:: TO DO ::
Rework the Georgia appeals opinion below by copying it starting with "Decision Date17 April" and going on through "ELLINGTON, Judge.", with "appellee" changed to "respondent".

:: SOURCE DOCUMENT ::
+ + + + + + +

Scott v. CUSHMAN & WAKEFIELD OF GEORGIA

Decision Date17 April 2001
Docket NumberNo. A01A0719.,A01A0719.
CourtGeorgia Court of Appeals
PartiesSCOTT v. CUSHMAN & WAKEFIELD OF GEORGIA, INC.

OPINION TEXT STARTS HERE

Charles H. Ivy, Atlanta, for appellant.

Grizzard, Simons & Martin, Theodore N. Stapleton, Atlanta, for appellee.

ELLINGTON, Judge.

We granted Hugh H. Scott, Jr. an interlocutory appeal to review whether the trial court erred in denying his motion for partial summary judgment on Cushman & Wakefield of Georgia, Inc.'s claim for real estate commissions. For the reasons which follow, we find that Cushman & Wakefield lacked standing to bring this action and Scott is entitled to partial summary judgment. Consequently, we reverse the trial court's order.1

To prevail at summary judgment under OCGA § 9-11-56, the moving party must demonstrate that there is no genuine issue of material fact and that the undisputed facts, viewed in the light most favorable to the nonmoving party, warrant judgment as a matter of law. OCGA § 9-11-56(c). A defendant may do this by showing the court that the documents, affidavits, depositions, and other evidence in the record reveal that there is no evidence sufficient to create a jury issue on at least one essential element of the plaintiff's case. Lau's Corp. v. Haskins, 261 Ga. 491, 405 S.E.2d 474 (1991). In reviewing the grant or denial of a motion for summary judgment, we apply a de novo standard of review and consider the evidence with all reasonable inferences therefrom in favor of the party opposing summary judgment. Birnbrey, Minsk & Minsk, LLC v. Yirga, 244 Ga.App. 726, 535 S.E.2d 792 (2000).

Viewed in the light favorable to Cushman & Wakefield, the evidence showed the following: In 1989, Scott entered into an exclusive real estate listing agreement with Royal Le-Page Real Estate Services of Atlanta, a Georgia corporation ("Royal Georgia"), to list a commercial property he owned. The listing agreement provided that if Royal Georgia procured a tenant, it would be entitled to a specified commission for the term of the lease. The listing agreement further provided that if the tenant exercised an option to renew or extend the lease or to lease additional space, Scott would pay the commission on the extended period or additional space. The evidence is undisputed that Royal Georgia procured a tenant for Scott's property for a seven-year term beginning March 1, 1991, and that the tenant extended the lease and added space in amendments executed in 1994, 1995, and 1996.

+ + + + + + +

:: ITEMS ::
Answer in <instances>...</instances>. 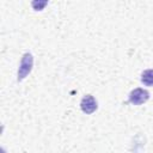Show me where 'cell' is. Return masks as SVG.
Returning <instances> with one entry per match:
<instances>
[{"label": "cell", "mask_w": 153, "mask_h": 153, "mask_svg": "<svg viewBox=\"0 0 153 153\" xmlns=\"http://www.w3.org/2000/svg\"><path fill=\"white\" fill-rule=\"evenodd\" d=\"M32 68H33V56L30 53H25L20 59V63L17 72V80L18 81L24 80L31 73Z\"/></svg>", "instance_id": "cell-1"}, {"label": "cell", "mask_w": 153, "mask_h": 153, "mask_svg": "<svg viewBox=\"0 0 153 153\" xmlns=\"http://www.w3.org/2000/svg\"><path fill=\"white\" fill-rule=\"evenodd\" d=\"M148 99H149V92L141 87L134 88L129 93V97H128L129 103H131L133 105H141V104L146 103Z\"/></svg>", "instance_id": "cell-2"}, {"label": "cell", "mask_w": 153, "mask_h": 153, "mask_svg": "<svg viewBox=\"0 0 153 153\" xmlns=\"http://www.w3.org/2000/svg\"><path fill=\"white\" fill-rule=\"evenodd\" d=\"M80 109L84 114L86 115H91L93 114L97 109H98V103L94 99L93 96L91 94H86L82 97V99L80 100Z\"/></svg>", "instance_id": "cell-3"}, {"label": "cell", "mask_w": 153, "mask_h": 153, "mask_svg": "<svg viewBox=\"0 0 153 153\" xmlns=\"http://www.w3.org/2000/svg\"><path fill=\"white\" fill-rule=\"evenodd\" d=\"M141 82L146 86H153V69H146L142 72Z\"/></svg>", "instance_id": "cell-4"}, {"label": "cell", "mask_w": 153, "mask_h": 153, "mask_svg": "<svg viewBox=\"0 0 153 153\" xmlns=\"http://www.w3.org/2000/svg\"><path fill=\"white\" fill-rule=\"evenodd\" d=\"M48 5V0H31V6L35 11H42Z\"/></svg>", "instance_id": "cell-5"}]
</instances>
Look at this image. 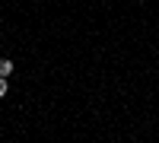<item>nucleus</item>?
Masks as SVG:
<instances>
[{
    "label": "nucleus",
    "mask_w": 159,
    "mask_h": 143,
    "mask_svg": "<svg viewBox=\"0 0 159 143\" xmlns=\"http://www.w3.org/2000/svg\"><path fill=\"white\" fill-rule=\"evenodd\" d=\"M10 73H13V60L0 57V76H10Z\"/></svg>",
    "instance_id": "nucleus-1"
},
{
    "label": "nucleus",
    "mask_w": 159,
    "mask_h": 143,
    "mask_svg": "<svg viewBox=\"0 0 159 143\" xmlns=\"http://www.w3.org/2000/svg\"><path fill=\"white\" fill-rule=\"evenodd\" d=\"M7 96V76H0V99Z\"/></svg>",
    "instance_id": "nucleus-2"
}]
</instances>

+ + + + + + +

:: COMPLETE OUTPUT ::
Decision Date17 April 2001
Docket NumberNo. A01A0719.,A01A0719.
CourtGeorgia Court of Appeals
PartiesSCOTT v. CUSHMAN & WAKEFIELD OF GEORGIA, INC.

OPINION TEXT STARTS HERE

Charles H. Ivy, Atlanta, for appellant.

Grizzard, Simons & Martin, Theodore N. Stapleton, Atlanta, for respondent.

ELLINGTON, Judge.